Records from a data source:

********************

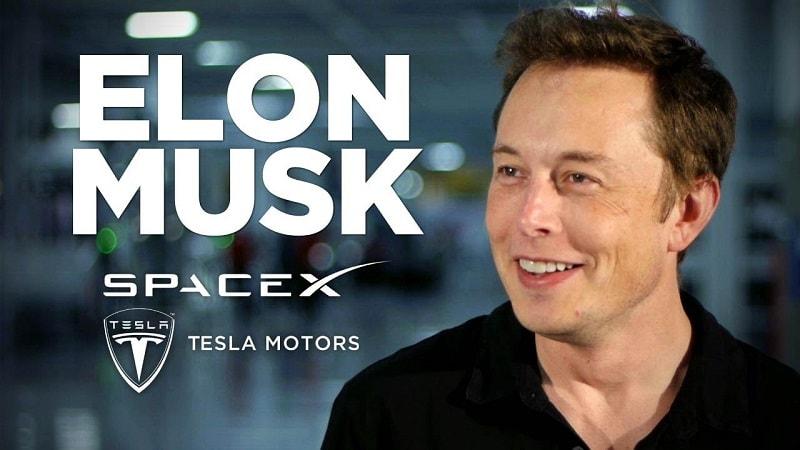 O empresário e inventor americano, Elon Musk, afirmou que não tem relação com o criador do Bitcoin, Satoshi Nakamoto.
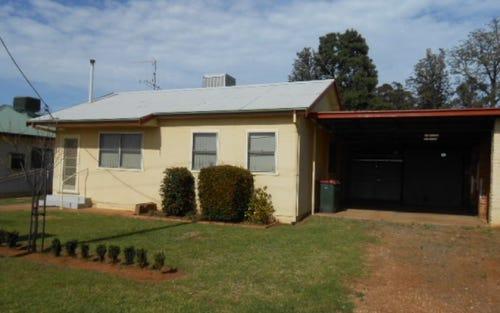 13 Macarthur Street, Parkes NSW 2870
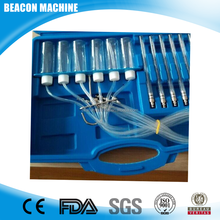 Portable common rail fuel injector flow <strong>tool</strong> from china supplier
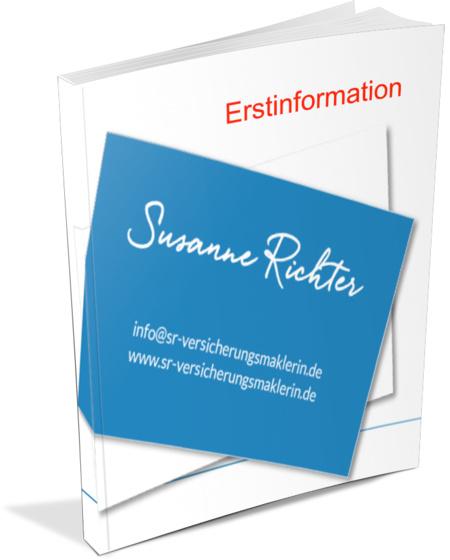 Erstinformation-Cover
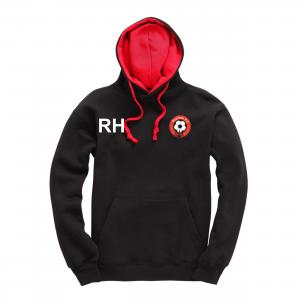 Poulton FC Adult Hoodie Black Red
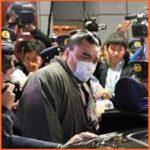貴ノ岩 病院 診断書
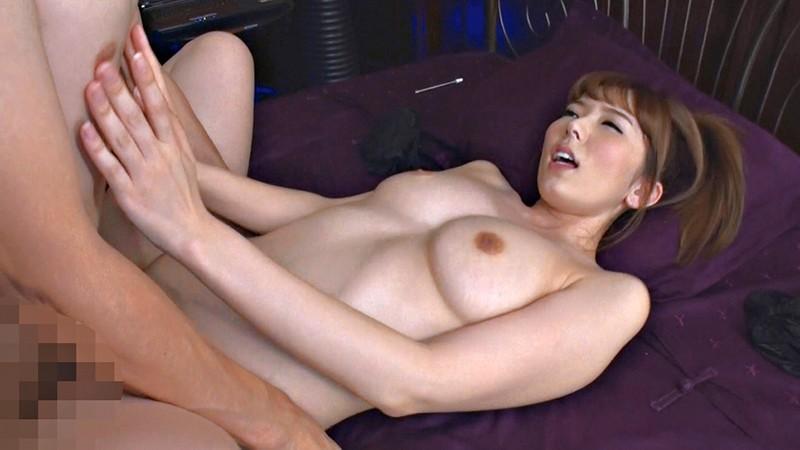 S級美熟女ベスト 波多野結衣 4時間 スレンダー巨乳マドンナ14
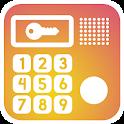 Коды домофонов icon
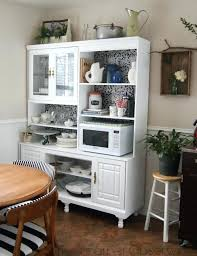 small kitchen hutch cabinets endearing kitchen furniture hutch kitchen hutch cabinets entrancing french country kitchen hutch
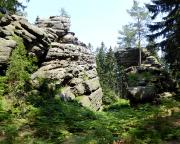 Die Sächsische und die Böhmische Dianawand, Ankunft am Tagesziel
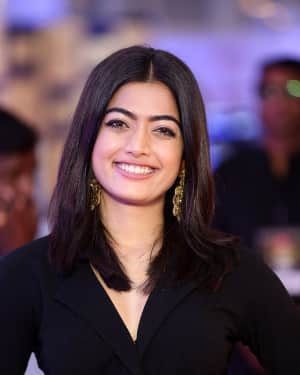 Rashmika Mandanna - Gaana Mirchi Music Awards South 2018 Photos | Picture 1599193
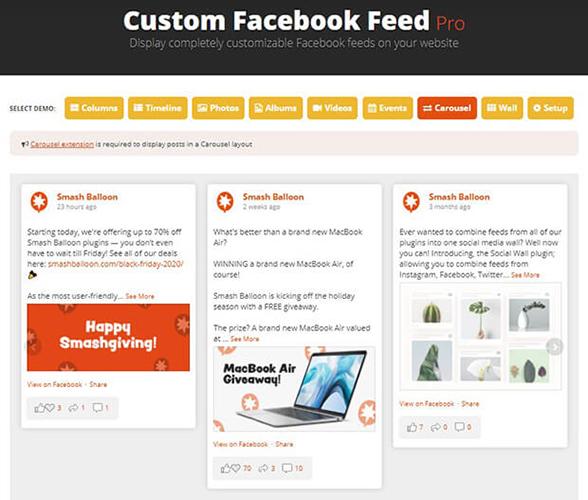 Personalizado Facebook Feeds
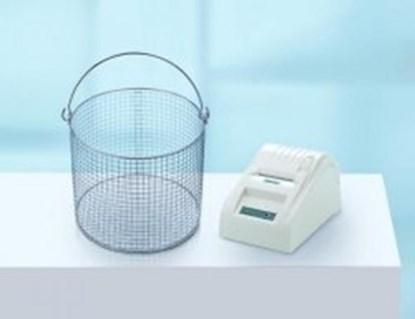 Slika za wire basket dm 25, 25cm, with handle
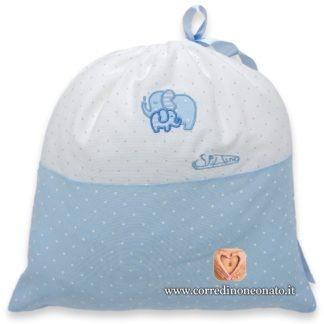 Sacco nascita bimbo azzurro elefanti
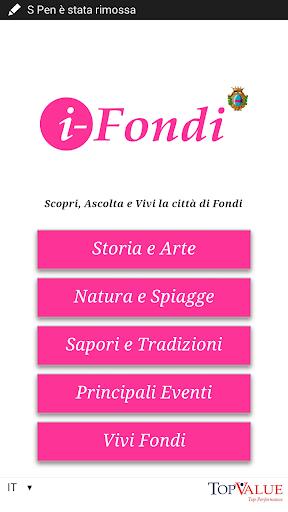 玩旅遊App|i-Fondi免費|APP試玩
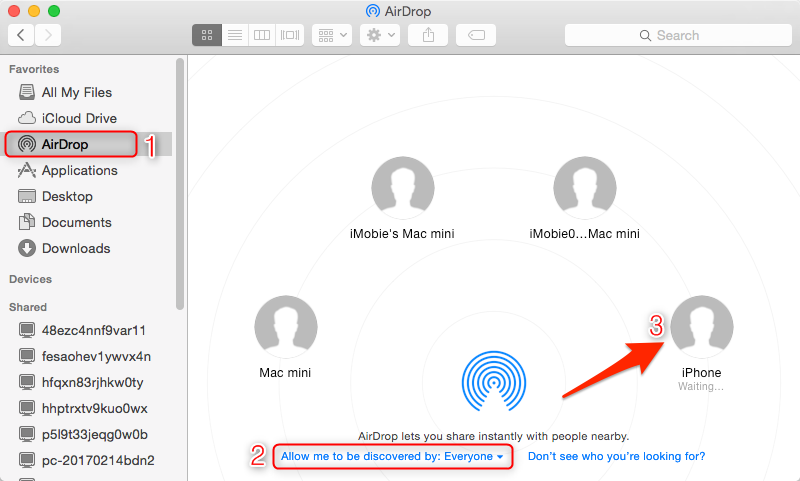 How to AirDrop Music from Mac to iPhone - Step 3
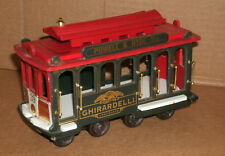 1/32 Scale San Francisco Powell & Hyde Street Cable Car #39 Wooden Decoration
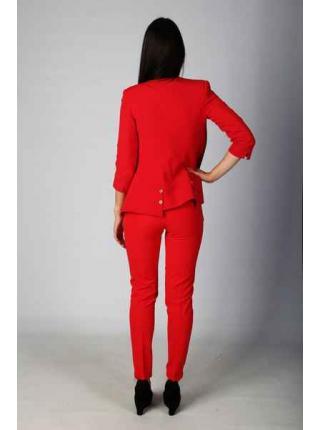 Пиджак Арчи (красный)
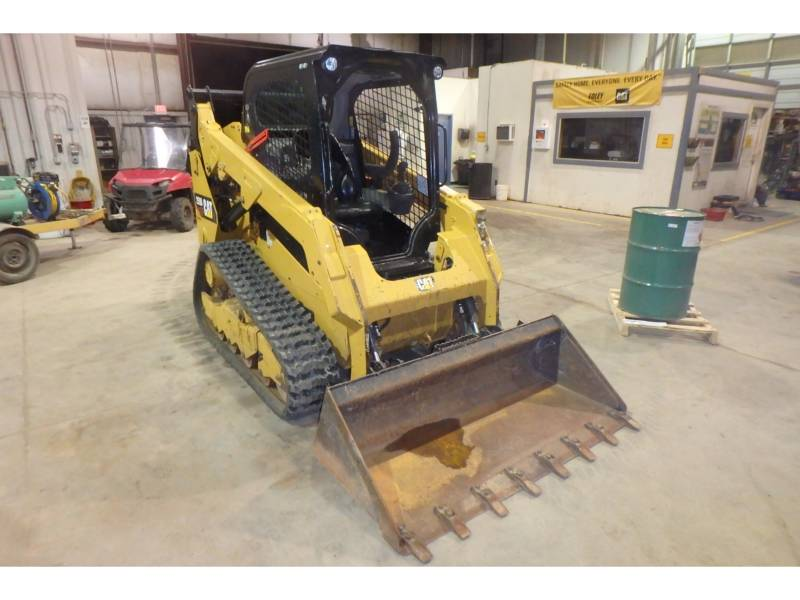 CATERPILLAR DELTALADER 259D equipment  photo 1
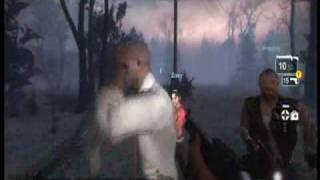 Left 4 Dead Vídeo Análise UOL Jogos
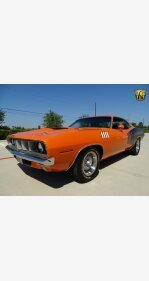 1971 Plymouth Barracuda for sale 101238063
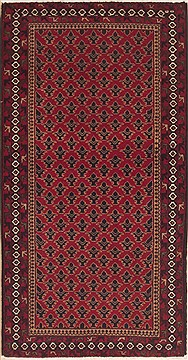 Persian Baluch Red Rectangle 3x5 ft Wool Carpet 12328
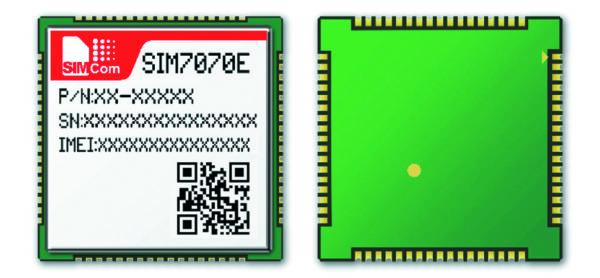 SIM7070E — новинка 2019 года — NB-IoT/LTE Cat M1/GPRS/GNSS-модуль с поддержкой digital audio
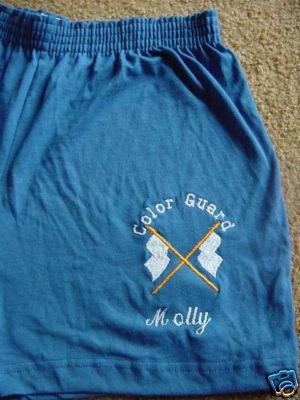 Personalized Colorguard Winterguard Flag Shorts Y/L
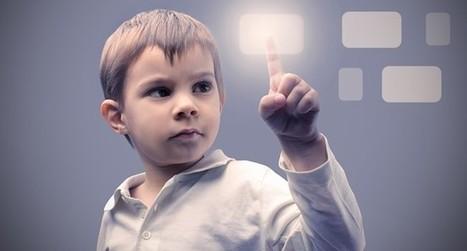 MemeBurn's 6 Technologies for 2013 | Personal Branding Using Scoopit | Scoop.it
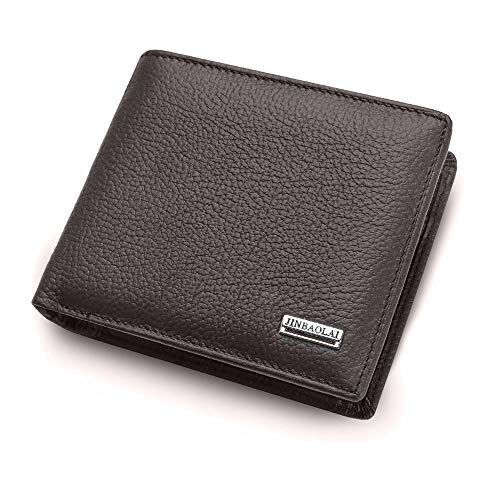 Black Friday Clearance Sale & Deals Day 2018-Leather Wallet Men Coin Purse Wallets Leather With Coin Pocket mens Wallets for Crash (Coffee)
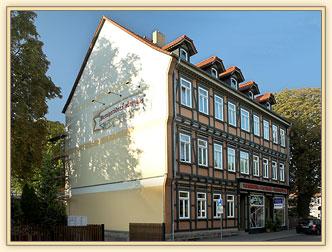 Wernigeroder Farbenhaus Inh Karsten Noack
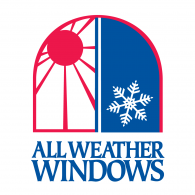Logo of All Weather Windows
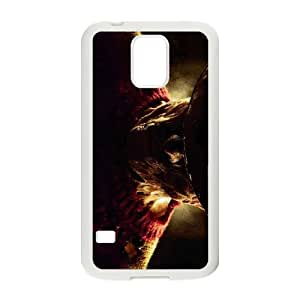 a nightmare on elm street Samsung Galaxy S5 Cell Phone Case White yyfD-363175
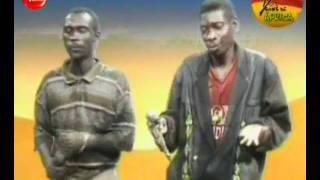 Trio Kussanguluka - Bebucho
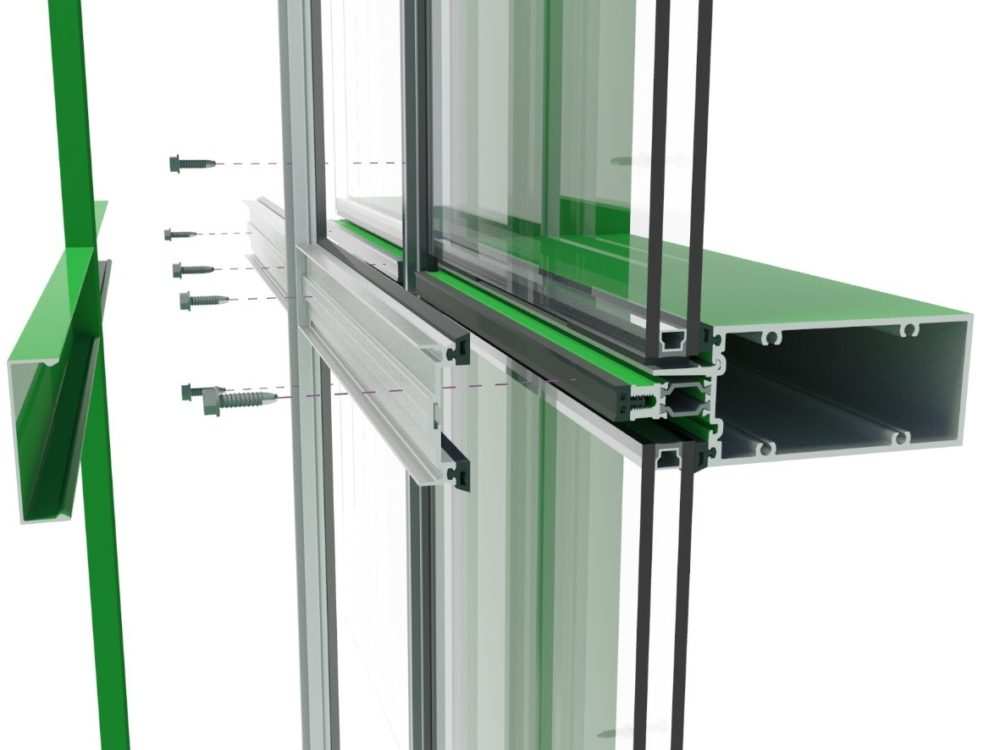 Thermal efficiency in glazed curtain wall systems page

********************

▸ **Task directions**:
Your copy should match the records above word for word, but without images.

▸ **Written solution**:
 O empresário e inventor americano, Elon Musk, afirmou que não tem relação com o criador do Bitcoin, Satoshi Nakamoto.
 13 Macarthur Street, Parkes NSW 2870
 Portable common rail fuel injector flow <strong>tool</strong> from china supplier
 Erstinformation-Cover
 Poulton FC Adult Hoodie Black Red
貴ノ岩 病院 診断書
 S級美熟女ベスト 波多野結衣 4時間 スレンダー巨乳マドンナ14
 Коды домофонов icon
 small kitchen hutch cabinets endearing kitchen furniture hutch kitchen hutch cabinets entrancing french country kitchen hutch
 Die Sächsische und die Böhmische Dianawand, Ankunft am Tagesziel
 Rashmika Mandanna - Gaana Mirchi Music Awards South 2018 Photos | Picture 1599193
 Personalizado Facebook Feeds
 Slika za wire basket dm 25, 25cm, with handle
 Sacco nascita bimbo azzurro elefanti
 玩旅遊App|i-Fondi免費|APP試玩
 How to AirDrop Music from Mac to iPhone - Step 3
 1/32 Scale San Francisco Powell & Hyde Street Cable Car #39 Wooden Decoration
 Пиджак Арчи (красный)
 CATERPILLAR DELTALADER 259D equipment  photo 1
 Left 4 Dead Vídeo Análise UOL Jogos
 1971 Plymouth Barracuda for sale 101238063
 Persian Baluch Red Rectangle 3x5 ft Wool Carpet 12328
 SIM7070E — новинка 2019 года — NB-IoT/LTE Cat M1/GPRS/GNSS-модуль с поддержкой digital audio
 Personalized Colorguard Winterguard Flag Shorts Y/L
 MemeBurn's 6 Technologies for 2013 | Personal Branding Using Scoopit | Scoop.it
 Black Friday Clearance Sale & Deals Day 2018-Leather Wallet Men Coin Purse Wallets Leather With Coin Pocket mens Wallets for Crash (Coffee)
 Wernigeroder Farbenhaus Inh Karsten Noack
Logo of All Weather Windows
 a nightmare on elm street Samsung Galaxy S5 Cell Phone Case White yyfD-363175
 Trio Kussanguluka - Bebucho
 Thermal efficiency in glazed curtain wall systems page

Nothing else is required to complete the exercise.